Tudo com muitas excepções, claro, entre elas o daqueles que aproveitam estes dias para comemorarem o anti-dia, fazendo tudo para que se note que não querem saber do dia e estão contra o dia, irritados e afirmativamente façanhudos por trazer-lhes o calendário, o calendário juliano ou o calendário gregoriano, um e cada um dos dias e entre os dias dedicados calhar-lhes terem de conviver com a data e os odiados comuns mortais. São os que são sempre o outro e estão sempre do contra.
Além disso, há as efemérides que são um brinde dado pelos mortos aos políticos comemoradores e aos editores. Dias de lembrança engalanada com discursos e escritos e publicações. No dia seguinte volta o senhor morto ao seu coval, devolvido ao facto de ter passado o dia e com ele a ocasião. E a História engole nas suas páginas o acontecido, que entra em nova contagem até datas certas, de decénios e lustres para que se erga então de novo a tenda da celebração.
Vem isto a propósito de ser hoje o Dia que, ao ser o de Portugal, é também o de Camões.
A épica que Camões cantou está hoje ali pelo Restelo a rosnar impossibilidades das Índias e a inutilidade da viagem. É um verso heróico já esquecido cantado a tristonhas gaivotas em terra. De Portugueses plebeus do Quinto Império. De concidadãos que qualquer Intende governa, explorando e apoucando, sem precisar sequer da ameaça do cadafalso ou do pelourinho, apenas valendo-se de se terem tornado a horda vagabunda dos conformados mansos.

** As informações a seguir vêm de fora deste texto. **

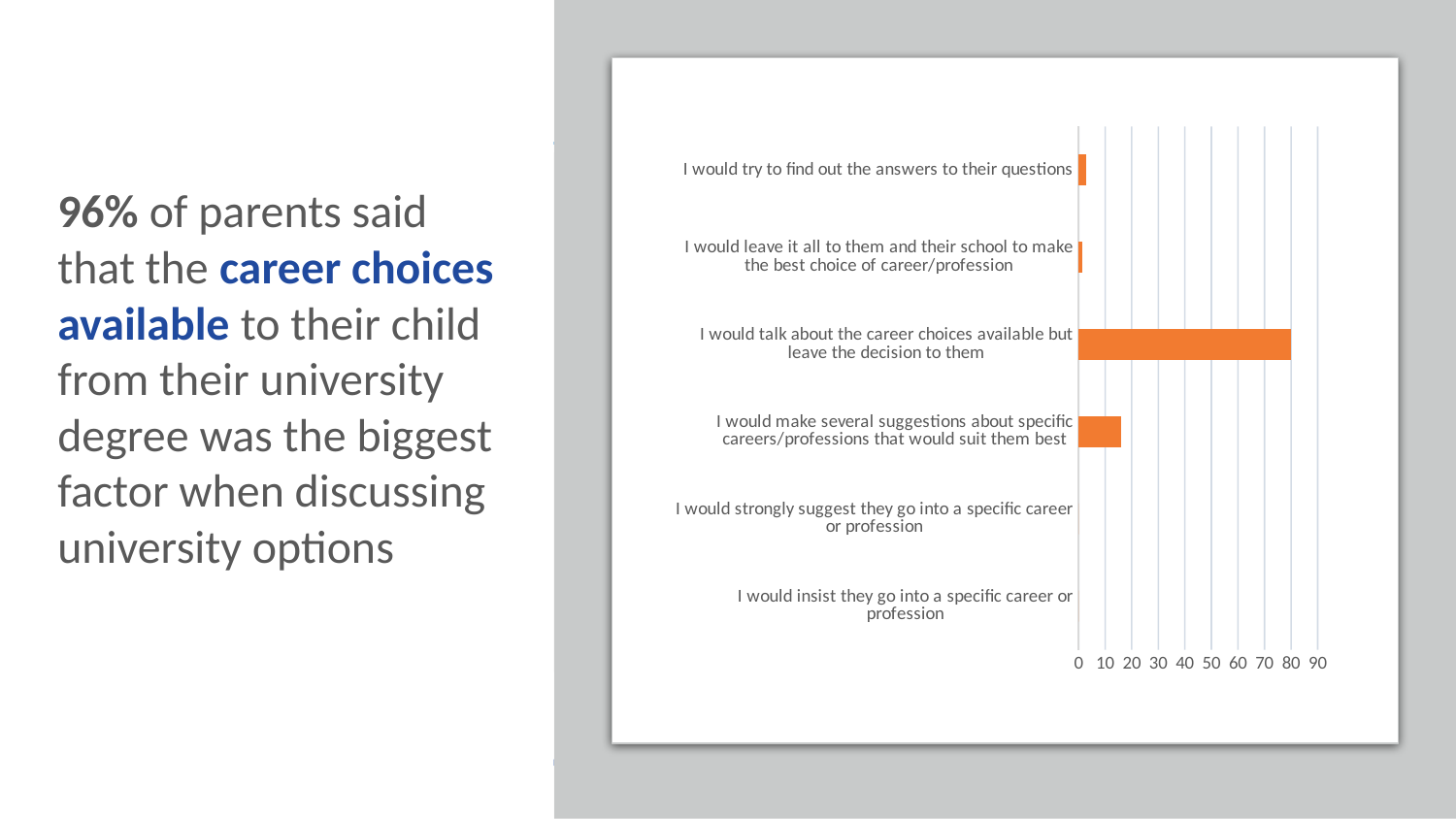
What colour are the bars in the chart? orange Which is larger: the value for "I would make several suggestions about specific careers/professions that would suit them best" or the value for "I would try to find out the answers to their questions"? I would make several suggestions about specific careers/professions that would suit them best What is the highest tick value shown on the chart's value axis? 90 Is the value for "I would talk about the career choices available but leave the decision to them" greater or less than 70? greater Is the value for "I would make several suggestions about specific careers/professions that would suit them best" greater or less than 30? less What kind of chart is shown on the slide? bar chart Which category has the highest value on the chart? I would talk about the career choices available but leave the decision to them Is the value for "I would leave it all to them and their school to make the best choice of career/profession" greater or less than 10? less Which is larger: the value for "I would talk about the career choices available but leave the decision to them" or the value for "I would make several suggestions about specific careers/professions that would suit them best"? I would talk about the career choices available but leave the decision to them How many categories (response options) are shown on the chart? 6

Quanto a Portugal são oito séculos a ter dado vergonhosamente nisto. Não sei se no Parlamento ou no Largo da Câmara Municipal ou talvez no Terreiro do Paço, com formatura compulsiva de Sapadores Bombeiros ou de sonolentos magalas, as senhoras autoridades, uma vez mais, cumprirão o caduco protocolo da comemoração. Imagino bem que sim e que haja discurso e fita, penderucalho de condecoração e oportunidade para fazer de conta. O povinho esse quererá lá saber. Amanhã a imprensa dirá do que se disse o que foi "recado" como se de alcoviteiros falasse ou de regateiras.

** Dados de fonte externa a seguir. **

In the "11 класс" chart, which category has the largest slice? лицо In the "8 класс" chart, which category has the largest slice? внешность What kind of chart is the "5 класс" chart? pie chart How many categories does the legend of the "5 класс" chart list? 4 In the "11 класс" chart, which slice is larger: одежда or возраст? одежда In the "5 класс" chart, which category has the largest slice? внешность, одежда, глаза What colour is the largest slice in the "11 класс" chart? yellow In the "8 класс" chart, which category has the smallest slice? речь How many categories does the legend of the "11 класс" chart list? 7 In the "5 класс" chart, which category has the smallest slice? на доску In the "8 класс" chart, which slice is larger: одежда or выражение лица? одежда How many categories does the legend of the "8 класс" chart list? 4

No seu bojo, naquele recôndito de alma onde nasce no português a saudade e a aventura, há, porém, uma raiva surda que começa a urdir. É ainda um rumor. Tem a ver com a penúria mas vai para além dela. Surge porque se está mal mas isso é apenas a ocasião. Explica-se por estarmos fartos disto tudo mas é a voz anterior à saturação. Não em todos porque nunca é em todos, a maioria acha sempre bem tudo e qualquer coisa e aprende a desenrascar-se em qualquer canto, avinhando-se de alienação, imbecilizados a futebol e a televisão. É naqueles poucos que de quando em vez fizeram as datas que depois morrem, em que a terra a treme, rompe o que está pelo sismo do que talvez pudesse ser.
Há uma raça de portugueses que os portugueses nem sabem. Dormem a esta hora. São sete e pouco da manhã e é dia de Portugal. Se eles quisessem aclamava-se uma nova dinastia, defenestrado o usurpador e seus intendentes.